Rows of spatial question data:
__________________________________________________

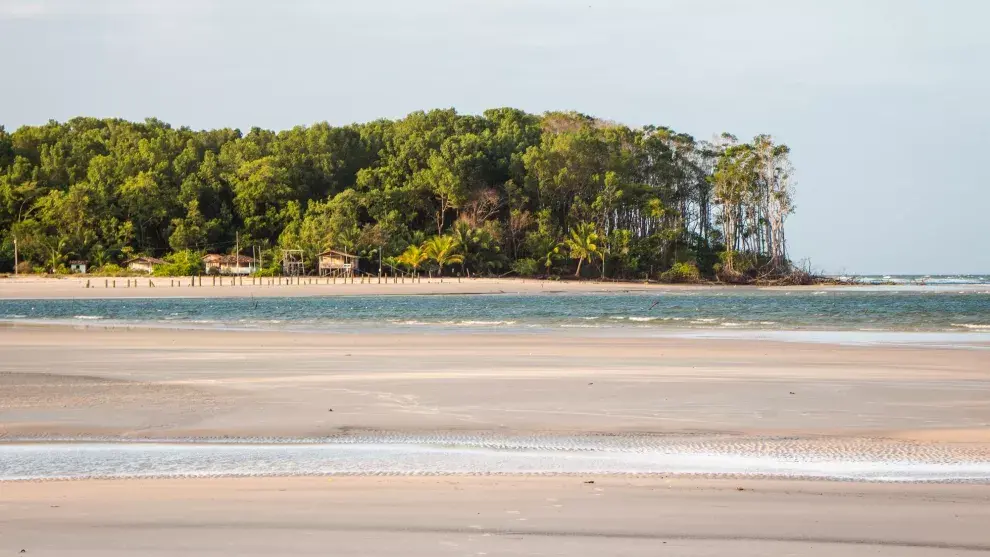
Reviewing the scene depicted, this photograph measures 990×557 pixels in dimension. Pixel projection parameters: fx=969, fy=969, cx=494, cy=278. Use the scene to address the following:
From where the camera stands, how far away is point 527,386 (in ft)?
40.2

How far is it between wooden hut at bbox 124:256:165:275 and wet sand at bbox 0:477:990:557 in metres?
68.7

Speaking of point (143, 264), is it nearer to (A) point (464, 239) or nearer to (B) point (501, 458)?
(A) point (464, 239)

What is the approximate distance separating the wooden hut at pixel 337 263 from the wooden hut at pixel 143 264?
11.7 m

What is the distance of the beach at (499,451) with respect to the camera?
17.1 ft

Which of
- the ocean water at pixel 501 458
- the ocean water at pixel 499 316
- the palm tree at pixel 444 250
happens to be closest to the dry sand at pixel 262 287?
the palm tree at pixel 444 250

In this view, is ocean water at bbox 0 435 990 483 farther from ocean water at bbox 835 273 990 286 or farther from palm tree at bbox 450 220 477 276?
ocean water at bbox 835 273 990 286

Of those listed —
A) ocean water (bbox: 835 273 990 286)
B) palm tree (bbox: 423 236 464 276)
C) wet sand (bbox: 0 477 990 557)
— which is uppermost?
palm tree (bbox: 423 236 464 276)

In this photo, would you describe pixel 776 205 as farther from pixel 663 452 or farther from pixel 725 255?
pixel 663 452

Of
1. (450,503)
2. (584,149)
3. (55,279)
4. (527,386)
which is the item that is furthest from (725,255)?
(450,503)

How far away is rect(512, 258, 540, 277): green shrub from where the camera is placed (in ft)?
249

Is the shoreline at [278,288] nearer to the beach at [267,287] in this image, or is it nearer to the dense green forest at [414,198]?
the beach at [267,287]

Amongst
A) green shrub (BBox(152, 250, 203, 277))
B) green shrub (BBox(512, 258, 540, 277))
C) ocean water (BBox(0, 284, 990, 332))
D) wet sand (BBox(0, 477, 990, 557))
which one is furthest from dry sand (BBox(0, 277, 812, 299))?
wet sand (BBox(0, 477, 990, 557))

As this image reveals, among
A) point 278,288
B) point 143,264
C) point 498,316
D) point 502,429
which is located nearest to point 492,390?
point 502,429

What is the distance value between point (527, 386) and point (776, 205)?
7206 centimetres
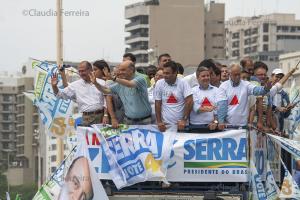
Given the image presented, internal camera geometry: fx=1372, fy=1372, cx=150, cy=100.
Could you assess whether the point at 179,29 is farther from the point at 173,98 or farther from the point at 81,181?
the point at 81,181

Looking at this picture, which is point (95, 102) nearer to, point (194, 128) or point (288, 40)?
point (194, 128)

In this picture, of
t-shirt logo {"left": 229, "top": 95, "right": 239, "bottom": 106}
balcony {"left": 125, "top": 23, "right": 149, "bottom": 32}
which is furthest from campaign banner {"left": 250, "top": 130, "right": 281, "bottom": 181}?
balcony {"left": 125, "top": 23, "right": 149, "bottom": 32}

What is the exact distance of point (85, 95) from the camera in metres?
17.2

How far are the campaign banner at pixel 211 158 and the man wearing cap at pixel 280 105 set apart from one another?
2403 millimetres

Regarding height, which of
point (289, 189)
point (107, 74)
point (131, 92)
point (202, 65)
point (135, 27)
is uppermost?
point (202, 65)

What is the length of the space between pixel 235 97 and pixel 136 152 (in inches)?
57.8

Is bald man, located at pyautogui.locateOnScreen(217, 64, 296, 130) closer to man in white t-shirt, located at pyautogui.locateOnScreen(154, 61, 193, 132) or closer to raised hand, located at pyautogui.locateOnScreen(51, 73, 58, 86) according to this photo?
man in white t-shirt, located at pyautogui.locateOnScreen(154, 61, 193, 132)

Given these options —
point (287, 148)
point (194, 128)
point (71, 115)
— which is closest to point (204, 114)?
point (194, 128)

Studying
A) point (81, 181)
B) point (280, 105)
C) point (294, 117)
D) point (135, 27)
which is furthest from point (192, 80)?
point (135, 27)

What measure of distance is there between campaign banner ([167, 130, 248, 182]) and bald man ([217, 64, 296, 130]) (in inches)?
18.7

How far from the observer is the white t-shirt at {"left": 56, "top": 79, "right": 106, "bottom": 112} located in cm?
1708

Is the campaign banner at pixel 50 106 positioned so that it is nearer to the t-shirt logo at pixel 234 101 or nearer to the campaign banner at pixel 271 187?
the t-shirt logo at pixel 234 101

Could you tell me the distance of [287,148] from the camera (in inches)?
662

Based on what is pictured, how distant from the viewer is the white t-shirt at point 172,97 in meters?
16.1
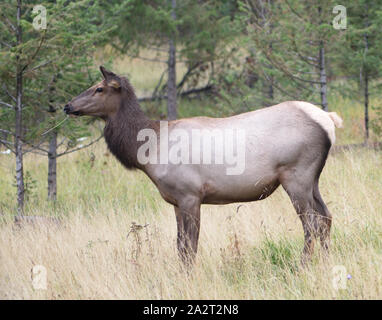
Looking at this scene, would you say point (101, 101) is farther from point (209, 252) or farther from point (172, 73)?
point (172, 73)

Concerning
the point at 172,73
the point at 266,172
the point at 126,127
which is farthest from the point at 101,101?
the point at 172,73

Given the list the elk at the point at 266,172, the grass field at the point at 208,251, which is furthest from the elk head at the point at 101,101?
the grass field at the point at 208,251

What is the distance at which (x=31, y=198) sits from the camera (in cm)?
929

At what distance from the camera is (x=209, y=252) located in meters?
5.64

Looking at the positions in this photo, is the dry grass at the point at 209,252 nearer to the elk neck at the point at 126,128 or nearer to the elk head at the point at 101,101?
the elk neck at the point at 126,128

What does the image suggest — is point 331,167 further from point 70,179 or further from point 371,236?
point 70,179

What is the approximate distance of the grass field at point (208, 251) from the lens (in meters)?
4.71

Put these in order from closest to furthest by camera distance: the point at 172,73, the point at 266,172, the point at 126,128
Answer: the point at 266,172, the point at 126,128, the point at 172,73

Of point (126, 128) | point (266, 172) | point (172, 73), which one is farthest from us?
point (172, 73)

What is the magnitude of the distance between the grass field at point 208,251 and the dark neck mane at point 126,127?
79 centimetres

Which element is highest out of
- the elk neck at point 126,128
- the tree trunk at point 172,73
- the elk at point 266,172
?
the tree trunk at point 172,73

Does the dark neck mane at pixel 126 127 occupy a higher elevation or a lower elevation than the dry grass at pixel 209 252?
higher

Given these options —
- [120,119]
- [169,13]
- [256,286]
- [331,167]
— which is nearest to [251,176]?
[256,286]

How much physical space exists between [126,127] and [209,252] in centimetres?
156
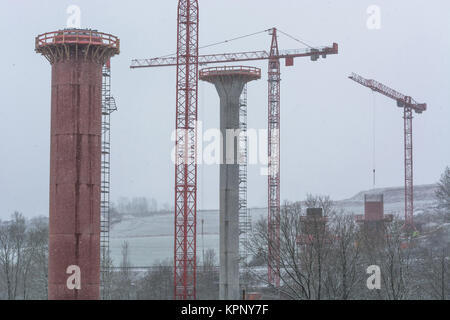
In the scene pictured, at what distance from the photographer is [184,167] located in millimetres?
88875

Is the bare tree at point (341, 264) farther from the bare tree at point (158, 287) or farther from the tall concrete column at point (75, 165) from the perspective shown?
the bare tree at point (158, 287)

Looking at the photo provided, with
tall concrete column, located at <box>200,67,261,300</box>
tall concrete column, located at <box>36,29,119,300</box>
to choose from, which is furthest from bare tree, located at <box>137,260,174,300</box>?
tall concrete column, located at <box>36,29,119,300</box>

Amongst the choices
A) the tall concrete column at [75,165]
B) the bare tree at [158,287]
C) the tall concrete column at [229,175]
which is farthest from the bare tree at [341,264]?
the bare tree at [158,287]

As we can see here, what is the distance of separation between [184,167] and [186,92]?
8503 millimetres

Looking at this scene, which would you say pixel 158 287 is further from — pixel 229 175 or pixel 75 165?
pixel 75 165

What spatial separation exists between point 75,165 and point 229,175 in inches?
1695

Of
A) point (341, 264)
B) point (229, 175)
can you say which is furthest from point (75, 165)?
point (229, 175)

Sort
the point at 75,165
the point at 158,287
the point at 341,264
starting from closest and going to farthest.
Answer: the point at 75,165
the point at 341,264
the point at 158,287

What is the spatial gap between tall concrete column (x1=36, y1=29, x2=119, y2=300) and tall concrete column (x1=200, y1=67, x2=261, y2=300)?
4057 centimetres

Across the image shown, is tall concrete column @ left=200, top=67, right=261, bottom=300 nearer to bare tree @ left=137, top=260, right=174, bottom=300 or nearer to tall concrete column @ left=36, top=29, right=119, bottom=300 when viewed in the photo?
bare tree @ left=137, top=260, right=174, bottom=300

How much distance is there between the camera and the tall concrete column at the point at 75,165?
52.9 meters

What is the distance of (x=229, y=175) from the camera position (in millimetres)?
95125
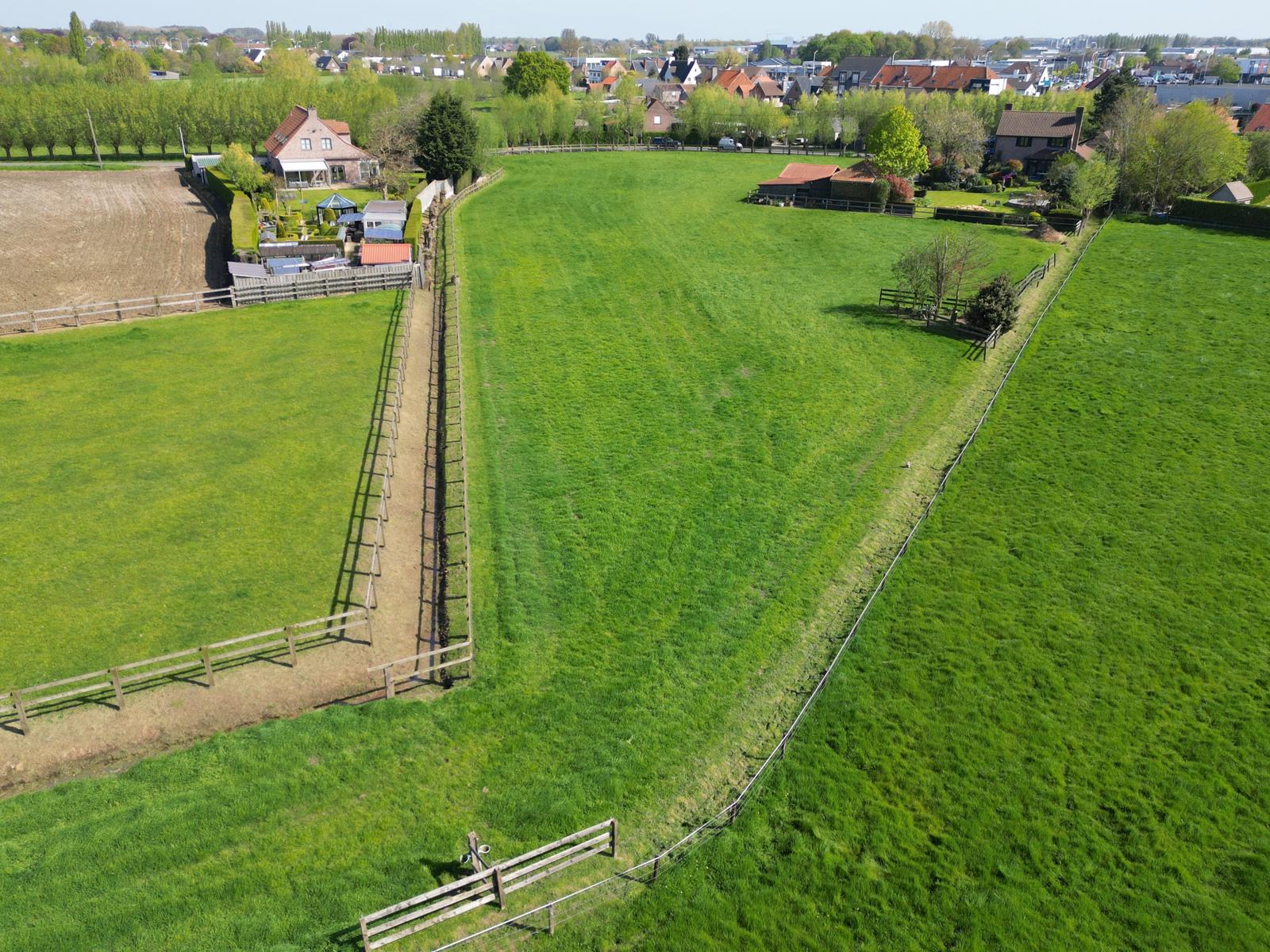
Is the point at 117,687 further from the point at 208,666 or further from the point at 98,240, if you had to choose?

__________________________________________________

▶ **What the task requires**
Turn the rows above, from the line containing "Is the bare" through the end of the rows, into a JSON list of strings with one string per line, omitting blank lines. Leave the picture markers out of the list.

▶ **Output for this task**
[
  "Is the bare tree at point (341, 264) farther from the bare tree at point (158, 287) or farther from the tall concrete column at point (75, 165) from the perspective shown?",
  "the bare tree at point (158, 287)",
  "Looking at the photo provided, with",
  "tall concrete column, located at <box>200,67,261,300</box>",
  "tall concrete column, located at <box>36,29,119,300</box>",
  "to choose from, which is furthest from bare tree, located at <box>137,260,174,300</box>?",
  "tall concrete column, located at <box>36,29,119,300</box>",
  "Amongst the choices",
  "A) the tall concrete column at [75,165]",
  "B) the bare tree at [158,287]",
  "C) the tall concrete column at [229,175]",
  "which is farthest from the bare tree at [341,264]?",
  "the bare tree at [158,287]",
  "As we can see here, what is the distance of separation between [184,167] and [186,92]?",
  "8503 millimetres",
  "Looking at this scene, which would you say pixel 158 287 is further from — pixel 229 175 or pixel 75 165?",
  "pixel 75 165",
  "What spatial separation exists between point 75,165 and point 229,175 in inches?",
  "1695",
  "Of",
  "A) point (341, 264)",
  "B) point (229, 175)",
  "can you say which is furthest from point (75, 165)?",
  "point (229, 175)",
  "Sort",
  "the point at 75,165",
  "the point at 158,287",
  "the point at 341,264",
  "starting from closest and going to farthest.",
  "Answer: the point at 75,165",
  "the point at 341,264",
  "the point at 158,287",
  "What is the spatial gap between tall concrete column (x1=36, y1=29, x2=119, y2=300) and tall concrete column (x1=200, y1=67, x2=261, y2=300)?",
  "4057 centimetres",
  "Across the image shown, is tall concrete column @ left=200, top=67, right=261, bottom=300 nearer to bare tree @ left=137, top=260, right=174, bottom=300 or nearer to tall concrete column @ left=36, top=29, right=119, bottom=300 when viewed in the photo?",
  "bare tree @ left=137, top=260, right=174, bottom=300",
  "How much distance is there between the camera and the tall concrete column at the point at 75,165?",
  "52.9 meters",
  "What is the distance of (x=229, y=175) from the camera position (in millimetres)?",
  "95125",
  "Is the point at 117,687 further from the point at 208,666 or further from the point at 98,240, if you had to choose?"
]